Spatial question data:
======

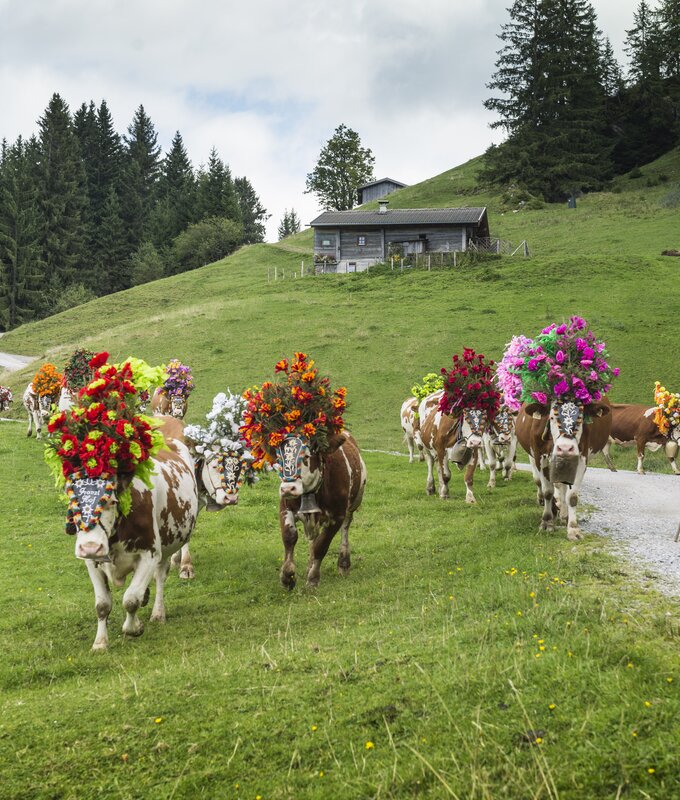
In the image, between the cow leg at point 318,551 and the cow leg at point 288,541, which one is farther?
the cow leg at point 318,551

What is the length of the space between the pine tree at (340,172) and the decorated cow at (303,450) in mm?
99784

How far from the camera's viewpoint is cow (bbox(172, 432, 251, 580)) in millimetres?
10836

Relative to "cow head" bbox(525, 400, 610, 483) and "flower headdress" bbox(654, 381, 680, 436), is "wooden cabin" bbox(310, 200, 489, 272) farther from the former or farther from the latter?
"cow head" bbox(525, 400, 610, 483)

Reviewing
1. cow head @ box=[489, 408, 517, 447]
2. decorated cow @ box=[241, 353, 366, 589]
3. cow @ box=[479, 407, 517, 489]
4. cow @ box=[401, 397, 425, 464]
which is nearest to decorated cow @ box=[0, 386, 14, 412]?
cow @ box=[401, 397, 425, 464]

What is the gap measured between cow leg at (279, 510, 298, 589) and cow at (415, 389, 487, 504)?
652cm

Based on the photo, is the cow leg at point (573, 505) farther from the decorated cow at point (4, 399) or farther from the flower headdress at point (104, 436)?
the decorated cow at point (4, 399)

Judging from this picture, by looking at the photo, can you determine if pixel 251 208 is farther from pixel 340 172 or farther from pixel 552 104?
pixel 552 104

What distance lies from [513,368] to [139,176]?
103 metres

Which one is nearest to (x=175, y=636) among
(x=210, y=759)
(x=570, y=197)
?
(x=210, y=759)

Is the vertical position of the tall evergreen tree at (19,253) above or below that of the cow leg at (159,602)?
above

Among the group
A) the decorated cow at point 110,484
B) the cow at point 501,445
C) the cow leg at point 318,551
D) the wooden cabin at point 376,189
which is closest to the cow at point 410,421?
the cow at point 501,445

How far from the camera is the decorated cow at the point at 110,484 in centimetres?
720

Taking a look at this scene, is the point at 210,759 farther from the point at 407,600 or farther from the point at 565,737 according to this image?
the point at 407,600

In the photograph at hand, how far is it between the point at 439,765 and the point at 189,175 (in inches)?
4339
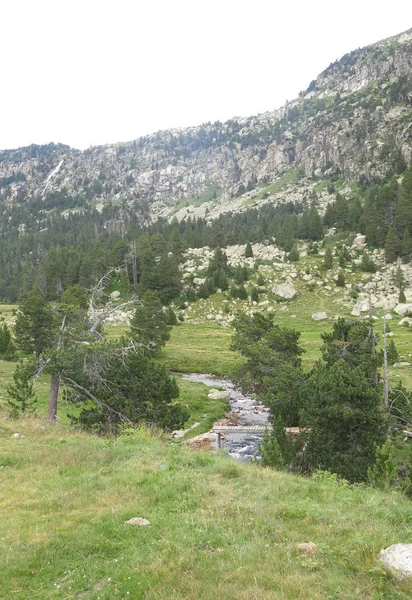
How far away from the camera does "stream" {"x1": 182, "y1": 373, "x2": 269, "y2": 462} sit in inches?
1040

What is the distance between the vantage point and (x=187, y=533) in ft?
23.6

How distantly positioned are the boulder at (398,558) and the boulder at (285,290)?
72.2 meters

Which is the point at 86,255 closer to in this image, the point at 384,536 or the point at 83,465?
the point at 83,465

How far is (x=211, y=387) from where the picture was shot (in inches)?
1698

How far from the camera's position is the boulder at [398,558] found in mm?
5305

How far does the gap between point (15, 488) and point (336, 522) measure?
26.5ft

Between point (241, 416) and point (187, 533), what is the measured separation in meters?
29.2

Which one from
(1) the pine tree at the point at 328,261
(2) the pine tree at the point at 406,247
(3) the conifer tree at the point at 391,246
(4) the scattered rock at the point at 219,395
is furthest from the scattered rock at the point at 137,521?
(2) the pine tree at the point at 406,247

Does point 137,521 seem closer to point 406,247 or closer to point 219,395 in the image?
point 219,395

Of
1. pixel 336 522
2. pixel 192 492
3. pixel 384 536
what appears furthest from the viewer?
pixel 192 492

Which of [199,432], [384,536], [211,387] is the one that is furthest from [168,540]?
[211,387]

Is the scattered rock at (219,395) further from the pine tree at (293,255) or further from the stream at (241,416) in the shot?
the pine tree at (293,255)

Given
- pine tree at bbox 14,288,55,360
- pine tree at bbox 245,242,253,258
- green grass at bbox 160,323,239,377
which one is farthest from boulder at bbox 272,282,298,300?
pine tree at bbox 14,288,55,360

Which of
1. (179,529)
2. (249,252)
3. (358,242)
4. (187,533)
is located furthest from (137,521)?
(358,242)
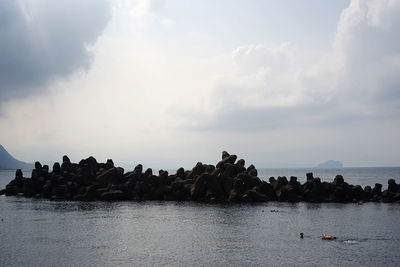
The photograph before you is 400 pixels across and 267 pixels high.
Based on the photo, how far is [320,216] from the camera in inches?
2835

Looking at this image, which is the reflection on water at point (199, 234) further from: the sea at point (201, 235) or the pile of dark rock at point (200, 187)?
the pile of dark rock at point (200, 187)

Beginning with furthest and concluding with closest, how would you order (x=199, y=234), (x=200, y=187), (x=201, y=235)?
(x=200, y=187), (x=199, y=234), (x=201, y=235)

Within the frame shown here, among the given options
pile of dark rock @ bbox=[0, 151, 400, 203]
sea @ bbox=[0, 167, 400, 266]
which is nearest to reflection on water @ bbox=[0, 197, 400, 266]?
sea @ bbox=[0, 167, 400, 266]

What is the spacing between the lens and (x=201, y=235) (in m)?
55.4

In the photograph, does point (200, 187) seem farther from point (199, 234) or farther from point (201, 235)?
point (201, 235)

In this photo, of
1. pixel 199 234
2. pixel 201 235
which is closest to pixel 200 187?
pixel 199 234

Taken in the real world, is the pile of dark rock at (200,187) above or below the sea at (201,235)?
above

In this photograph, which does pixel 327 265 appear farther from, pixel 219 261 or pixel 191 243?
pixel 191 243

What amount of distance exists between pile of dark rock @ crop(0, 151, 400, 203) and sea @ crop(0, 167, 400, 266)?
26.2 ft

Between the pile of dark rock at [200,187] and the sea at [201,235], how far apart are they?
7981mm

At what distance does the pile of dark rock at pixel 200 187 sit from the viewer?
95000mm

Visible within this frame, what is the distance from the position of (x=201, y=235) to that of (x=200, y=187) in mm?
43601

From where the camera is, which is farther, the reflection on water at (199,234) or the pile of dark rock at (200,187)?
the pile of dark rock at (200,187)

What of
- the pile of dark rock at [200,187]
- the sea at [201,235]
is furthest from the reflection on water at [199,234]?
the pile of dark rock at [200,187]
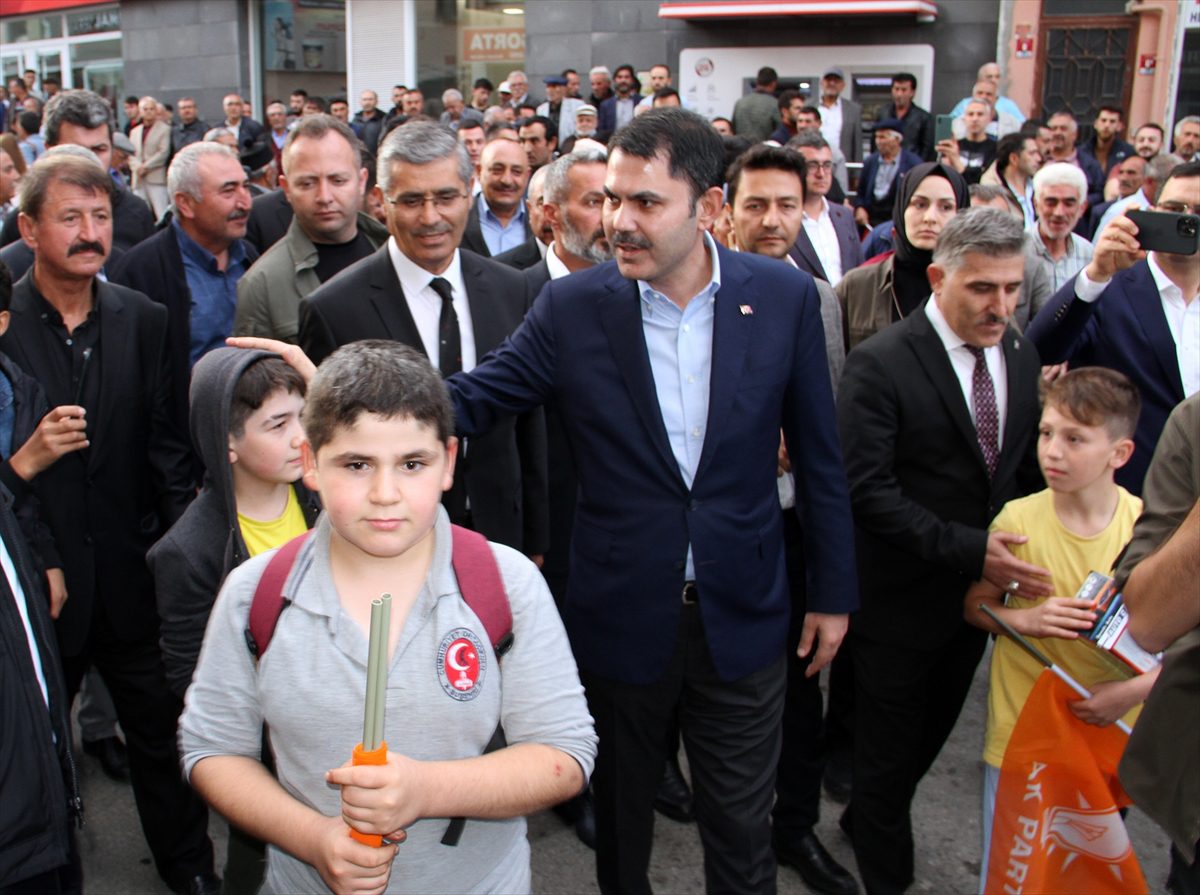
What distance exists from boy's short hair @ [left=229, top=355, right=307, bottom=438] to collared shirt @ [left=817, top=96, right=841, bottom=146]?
9.98 m

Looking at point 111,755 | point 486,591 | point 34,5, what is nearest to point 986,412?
point 486,591

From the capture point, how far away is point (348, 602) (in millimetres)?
1832

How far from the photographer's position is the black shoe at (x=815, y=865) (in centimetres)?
346

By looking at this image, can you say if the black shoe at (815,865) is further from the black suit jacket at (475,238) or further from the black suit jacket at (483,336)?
the black suit jacket at (475,238)

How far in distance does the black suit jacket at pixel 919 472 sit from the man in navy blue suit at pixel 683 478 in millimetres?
331

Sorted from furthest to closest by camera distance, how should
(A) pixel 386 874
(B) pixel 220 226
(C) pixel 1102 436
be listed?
1. (B) pixel 220 226
2. (C) pixel 1102 436
3. (A) pixel 386 874

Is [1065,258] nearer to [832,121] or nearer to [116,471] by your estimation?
[116,471]

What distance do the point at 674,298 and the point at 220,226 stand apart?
259 centimetres

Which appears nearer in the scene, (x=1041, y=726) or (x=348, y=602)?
(x=348, y=602)

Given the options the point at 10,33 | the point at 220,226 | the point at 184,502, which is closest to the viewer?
the point at 184,502

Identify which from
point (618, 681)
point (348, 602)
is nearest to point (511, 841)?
point (348, 602)

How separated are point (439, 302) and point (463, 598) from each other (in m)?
1.77

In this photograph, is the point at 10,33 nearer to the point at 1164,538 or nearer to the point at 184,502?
the point at 184,502

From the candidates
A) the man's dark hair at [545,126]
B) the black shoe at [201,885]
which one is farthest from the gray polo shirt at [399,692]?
the man's dark hair at [545,126]
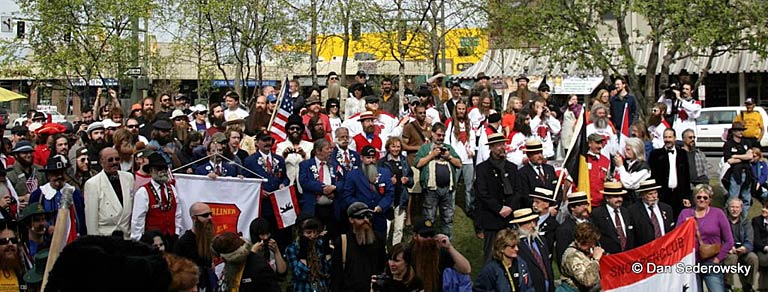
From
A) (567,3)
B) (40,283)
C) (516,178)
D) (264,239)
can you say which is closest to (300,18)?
(567,3)

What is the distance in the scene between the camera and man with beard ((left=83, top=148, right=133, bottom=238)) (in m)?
8.82

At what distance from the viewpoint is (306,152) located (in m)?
12.3

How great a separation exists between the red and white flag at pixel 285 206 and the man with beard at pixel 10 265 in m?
3.78

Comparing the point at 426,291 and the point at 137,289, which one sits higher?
the point at 137,289

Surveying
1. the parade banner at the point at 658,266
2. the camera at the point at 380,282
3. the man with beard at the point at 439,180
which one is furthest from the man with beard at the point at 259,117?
the camera at the point at 380,282

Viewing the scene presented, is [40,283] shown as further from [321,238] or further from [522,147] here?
[522,147]

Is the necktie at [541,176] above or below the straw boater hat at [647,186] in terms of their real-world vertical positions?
above

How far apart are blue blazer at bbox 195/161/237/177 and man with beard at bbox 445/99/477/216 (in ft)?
12.1

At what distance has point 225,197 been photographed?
10.2 m

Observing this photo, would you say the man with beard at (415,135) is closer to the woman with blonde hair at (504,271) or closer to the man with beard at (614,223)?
the man with beard at (614,223)

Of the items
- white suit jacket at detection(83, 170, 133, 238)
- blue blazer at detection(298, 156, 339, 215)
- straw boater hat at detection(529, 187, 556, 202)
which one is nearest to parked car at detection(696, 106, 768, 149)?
straw boater hat at detection(529, 187, 556, 202)

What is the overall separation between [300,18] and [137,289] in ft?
83.3

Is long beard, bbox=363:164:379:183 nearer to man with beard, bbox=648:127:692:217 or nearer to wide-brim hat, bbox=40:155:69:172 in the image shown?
wide-brim hat, bbox=40:155:69:172

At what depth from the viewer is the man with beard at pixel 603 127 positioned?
45.4 ft
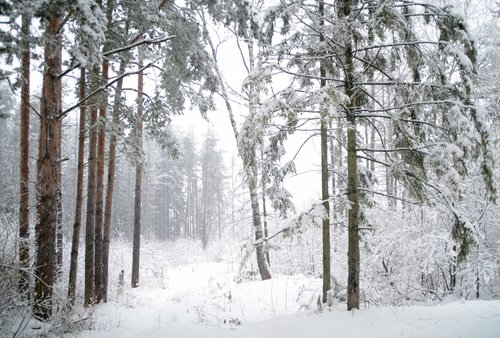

======

### DIRECTIVE
How many lines of the data above contain the string "blazer"? Reply with the number only.

### REPLY TO THE TASK
2